YOUR TASK: Reproduce every line of the listing below word for word, omitting the pictures.

DATASET ROWS:
.....

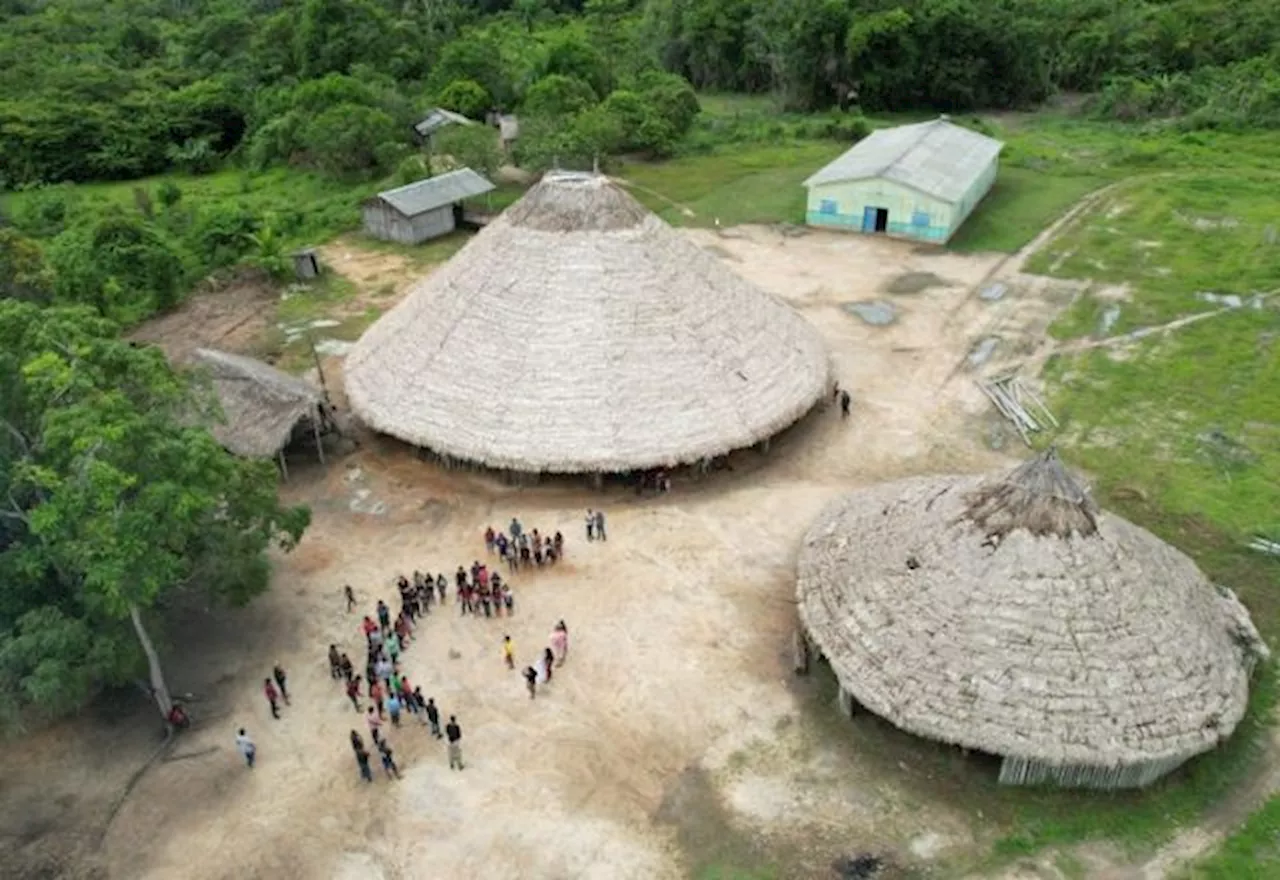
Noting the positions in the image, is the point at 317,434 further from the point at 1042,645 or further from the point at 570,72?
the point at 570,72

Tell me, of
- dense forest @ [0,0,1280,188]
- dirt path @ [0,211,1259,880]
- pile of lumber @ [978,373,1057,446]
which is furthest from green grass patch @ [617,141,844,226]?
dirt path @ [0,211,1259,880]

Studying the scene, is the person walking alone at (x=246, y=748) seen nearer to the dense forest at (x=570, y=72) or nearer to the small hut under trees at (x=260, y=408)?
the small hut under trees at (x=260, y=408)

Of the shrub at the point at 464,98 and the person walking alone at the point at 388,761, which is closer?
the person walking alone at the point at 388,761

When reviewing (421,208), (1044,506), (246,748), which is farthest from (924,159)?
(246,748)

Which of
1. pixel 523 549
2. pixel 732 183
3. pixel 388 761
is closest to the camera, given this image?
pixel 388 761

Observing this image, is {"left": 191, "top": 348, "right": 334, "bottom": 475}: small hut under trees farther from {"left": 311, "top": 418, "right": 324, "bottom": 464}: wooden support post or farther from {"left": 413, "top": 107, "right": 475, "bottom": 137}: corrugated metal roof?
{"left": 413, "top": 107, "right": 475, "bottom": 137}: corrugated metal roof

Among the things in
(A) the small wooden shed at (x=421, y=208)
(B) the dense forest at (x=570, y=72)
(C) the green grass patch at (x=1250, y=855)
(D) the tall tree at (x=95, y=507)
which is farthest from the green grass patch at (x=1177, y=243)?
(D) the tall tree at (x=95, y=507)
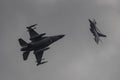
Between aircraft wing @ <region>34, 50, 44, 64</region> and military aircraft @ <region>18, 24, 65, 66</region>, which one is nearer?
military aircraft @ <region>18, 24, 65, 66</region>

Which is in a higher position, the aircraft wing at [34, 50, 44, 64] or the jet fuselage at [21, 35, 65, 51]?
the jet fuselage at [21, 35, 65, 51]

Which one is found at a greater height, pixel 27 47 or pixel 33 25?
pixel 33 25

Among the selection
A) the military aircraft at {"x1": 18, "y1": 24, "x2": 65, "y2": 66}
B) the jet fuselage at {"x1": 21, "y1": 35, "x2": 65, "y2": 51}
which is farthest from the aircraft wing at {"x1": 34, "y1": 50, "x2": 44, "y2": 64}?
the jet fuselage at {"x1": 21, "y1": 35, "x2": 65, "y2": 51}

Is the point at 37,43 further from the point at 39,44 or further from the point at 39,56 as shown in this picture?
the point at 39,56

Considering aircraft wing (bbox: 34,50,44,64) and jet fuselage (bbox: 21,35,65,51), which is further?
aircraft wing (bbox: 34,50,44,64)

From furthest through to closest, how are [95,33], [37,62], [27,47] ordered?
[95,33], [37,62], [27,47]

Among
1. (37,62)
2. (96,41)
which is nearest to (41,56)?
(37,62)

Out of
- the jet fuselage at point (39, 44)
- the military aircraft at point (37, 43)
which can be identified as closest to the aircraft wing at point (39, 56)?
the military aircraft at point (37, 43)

.....

EXERCISE OUTPUT:
Noting the positions in the image, is the point at 317,434 further from the point at 1042,645 or further from the point at 570,72?
the point at 570,72

Tell me, of
- dense forest @ [0,0,1280,188]
- dirt path @ [0,211,1259,880]
- pile of lumber @ [978,373,1057,446]
which is furthest from green grass patch @ [617,141,844,226]?
dirt path @ [0,211,1259,880]

Studying the scene, is the person walking alone at (x=246, y=748) seen nearer to the dense forest at (x=570, y=72) or nearer to the small hut under trees at (x=260, y=408)?
the small hut under trees at (x=260, y=408)

Of the shrub at the point at 464,98 and the person walking alone at the point at 388,761, which is closer?
the person walking alone at the point at 388,761

When reviewing (421,208), (1044,506), (246,748), which is farthest from (924,159)?
(246,748)

Which of
1. pixel 523 549
2. pixel 732 183
3. pixel 388 761
is closest to the camera, given this image?
pixel 388 761

Observing this image, is {"left": 191, "top": 348, "right": 334, "bottom": 475}: small hut under trees farther from {"left": 311, "top": 418, "right": 324, "bottom": 464}: wooden support post or farther from {"left": 413, "top": 107, "right": 475, "bottom": 137}: corrugated metal roof?
{"left": 413, "top": 107, "right": 475, "bottom": 137}: corrugated metal roof

Among the things in
(A) the small wooden shed at (x=421, y=208)
(B) the dense forest at (x=570, y=72)
(C) the green grass patch at (x=1250, y=855)
(D) the tall tree at (x=95, y=507)
which is farthest from the green grass patch at (x=1177, y=243)?
(D) the tall tree at (x=95, y=507)
Between aircraft wing @ <region>34, 50, 44, 64</region> and military aircraft @ <region>18, 24, 65, 66</region>, which one is nearer?
military aircraft @ <region>18, 24, 65, 66</region>

Which is in a higher position, the aircraft wing at [34, 50, 44, 64] or the jet fuselage at [21, 35, 65, 51]?
the jet fuselage at [21, 35, 65, 51]

Which one is found at a greater height, pixel 27 47 or pixel 33 25?
pixel 33 25

Among the selection
A) the military aircraft at {"x1": 18, "y1": 24, "x2": 65, "y2": 66}
B) the jet fuselage at {"x1": 21, "y1": 35, "x2": 65, "y2": 51}
which is farthest from the aircraft wing at {"x1": 34, "y1": 50, "x2": 44, "y2": 64}?
the jet fuselage at {"x1": 21, "y1": 35, "x2": 65, "y2": 51}

Is the point at 37,43 further from the point at 39,44 or further from the point at 39,56 as shown in this picture?
the point at 39,56

Considering aircraft wing (bbox: 34,50,44,64) and jet fuselage (bbox: 21,35,65,51), which is further?
aircraft wing (bbox: 34,50,44,64)

From furthest through to closest, how are [95,33], [37,62], [27,47] ordered?
[95,33], [37,62], [27,47]

Among
1. (37,62)
2. (96,41)
which is nearest to (41,56)?
(37,62)

Out of
- the jet fuselage at point (39, 44)
- the military aircraft at point (37, 43)
which can be identified as closest to the aircraft wing at point (39, 56)?
the military aircraft at point (37, 43)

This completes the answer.